The standout exhibit was dubbed “The Thing” by the Soviets, but we would recognize it as the Great Seal of the United States. It’s a duplicate of the wooden U.S. seal presented by “Soviet schoolchildren” to a completely oblivious U.S. Ambassador W. Averell Harriman in 1943. It hung in his Moscow office for years while the ingenious bug hidden inside of it (no power supply needed) eavesdropped.
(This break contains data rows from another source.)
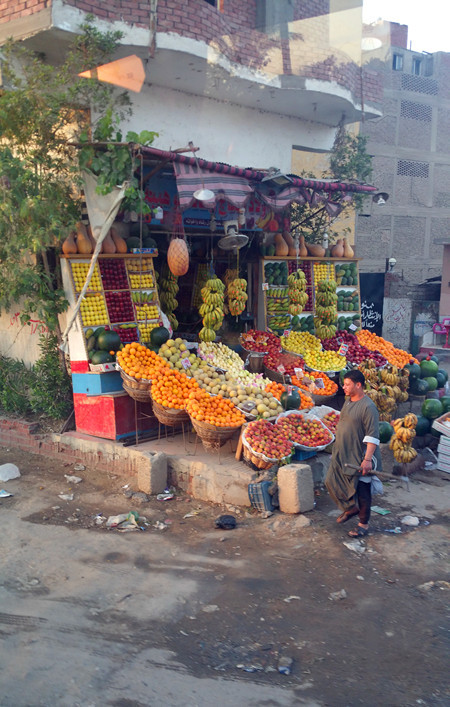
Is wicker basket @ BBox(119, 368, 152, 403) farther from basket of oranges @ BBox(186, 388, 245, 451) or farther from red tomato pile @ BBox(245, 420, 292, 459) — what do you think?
red tomato pile @ BBox(245, 420, 292, 459)

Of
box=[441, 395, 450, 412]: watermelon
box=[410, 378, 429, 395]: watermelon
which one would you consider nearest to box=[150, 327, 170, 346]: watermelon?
box=[441, 395, 450, 412]: watermelon

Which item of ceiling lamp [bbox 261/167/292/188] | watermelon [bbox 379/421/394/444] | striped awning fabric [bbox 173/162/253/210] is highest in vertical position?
ceiling lamp [bbox 261/167/292/188]

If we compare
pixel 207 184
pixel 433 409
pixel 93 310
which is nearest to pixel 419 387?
pixel 433 409

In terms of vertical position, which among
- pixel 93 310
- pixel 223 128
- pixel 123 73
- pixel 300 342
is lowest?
pixel 300 342

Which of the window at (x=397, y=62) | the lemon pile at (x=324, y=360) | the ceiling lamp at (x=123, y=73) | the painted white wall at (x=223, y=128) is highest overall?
the window at (x=397, y=62)

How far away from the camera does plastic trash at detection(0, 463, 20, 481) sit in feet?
25.6

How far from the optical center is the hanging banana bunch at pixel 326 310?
11117mm

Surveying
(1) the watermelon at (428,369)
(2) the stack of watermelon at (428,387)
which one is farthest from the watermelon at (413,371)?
(1) the watermelon at (428,369)

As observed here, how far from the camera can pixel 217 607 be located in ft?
15.8

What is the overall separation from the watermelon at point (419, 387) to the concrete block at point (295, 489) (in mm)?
4576

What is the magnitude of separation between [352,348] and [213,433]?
15.5ft

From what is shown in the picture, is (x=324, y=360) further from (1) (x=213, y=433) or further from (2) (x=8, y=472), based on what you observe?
(2) (x=8, y=472)

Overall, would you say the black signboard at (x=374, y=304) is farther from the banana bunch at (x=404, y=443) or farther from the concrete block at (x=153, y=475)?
the concrete block at (x=153, y=475)

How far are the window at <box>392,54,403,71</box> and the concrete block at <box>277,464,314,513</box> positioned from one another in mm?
20360
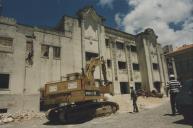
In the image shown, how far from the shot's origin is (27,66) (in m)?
22.1

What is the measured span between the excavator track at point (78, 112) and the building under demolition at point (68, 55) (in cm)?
541

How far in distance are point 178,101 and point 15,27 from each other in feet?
57.4

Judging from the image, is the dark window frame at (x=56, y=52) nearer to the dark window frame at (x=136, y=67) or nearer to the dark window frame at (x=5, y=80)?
the dark window frame at (x=5, y=80)

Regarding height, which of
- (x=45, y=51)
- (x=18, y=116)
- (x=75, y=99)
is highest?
(x=45, y=51)

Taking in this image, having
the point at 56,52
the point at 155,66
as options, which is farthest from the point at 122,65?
the point at 56,52

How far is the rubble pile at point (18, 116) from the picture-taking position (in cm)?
1640

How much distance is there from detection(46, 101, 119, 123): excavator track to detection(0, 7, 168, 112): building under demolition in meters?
5.41

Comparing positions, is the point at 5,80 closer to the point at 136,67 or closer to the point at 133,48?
the point at 136,67

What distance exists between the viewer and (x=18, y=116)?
56.8 ft

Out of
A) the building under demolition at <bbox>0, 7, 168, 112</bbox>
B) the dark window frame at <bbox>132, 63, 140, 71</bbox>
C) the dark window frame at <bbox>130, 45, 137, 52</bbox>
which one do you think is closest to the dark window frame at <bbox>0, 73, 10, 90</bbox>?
the building under demolition at <bbox>0, 7, 168, 112</bbox>

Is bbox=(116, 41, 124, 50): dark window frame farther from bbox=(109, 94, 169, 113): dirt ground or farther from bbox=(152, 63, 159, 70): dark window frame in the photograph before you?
bbox=(109, 94, 169, 113): dirt ground

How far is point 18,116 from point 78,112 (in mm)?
5494

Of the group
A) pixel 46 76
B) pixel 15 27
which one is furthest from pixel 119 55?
pixel 15 27

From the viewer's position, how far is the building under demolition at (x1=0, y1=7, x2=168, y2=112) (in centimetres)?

The FBI didn’t discover the listening device until 1952.

And what’s a surveillance state without cameras to supply pictures of people, places, documents, inventions, or military locations? These miniature marvels were easy to operate, even when hidden in ties, belts, hats, buttons, birdhouses, umbrellas, cufflinks, shoes, a cigarette pack (which holds some real smokes), cosmetic cases, and even a ring capable of taking up to five pictures. Smile!

Killer Lipstick and Moose Tracks

There’s an artificial tooth holding a poison capsule, lock picks, and weapons hidden in ordinary objects like pens – or even a lipstick tube. “The Deadly Kiss” could fire a single bullet, and was, Urbaityte said, “most likely used in an intimate setting.” There’s even a gun concealed in a knife; apparently, the KGB didn’t mind a little overkill.

There’s no imaginable espionage ploy left unexplored, from secret messages on TV screens to the most far-fetched spots for recording devices – inside a tree, for example. And how would a KBG agent disguise his footprints in snow or mud while checking the tree for information? By wearing the special wooden clogs (on display nearby) over his shoes to mimic the tracks of a horse or moose. (Sorry, Bullwinkle).

At the end of the tour, visitors can check out the gift shop and have their photo taken at a KGB desk wearing an official hat and coat. Admission is $22 for adults, $13 for kids and $17 for students and seniors. Capitalism, it seems, won in the end ... at least for now.

IF YOU GO

What: The KGB Espionage Museum

Where: 245 West 14th St.

(917) 388-2332

kgbespionagemuseum.org

When: Seven days a week, 10 a.m. - 8 p.m.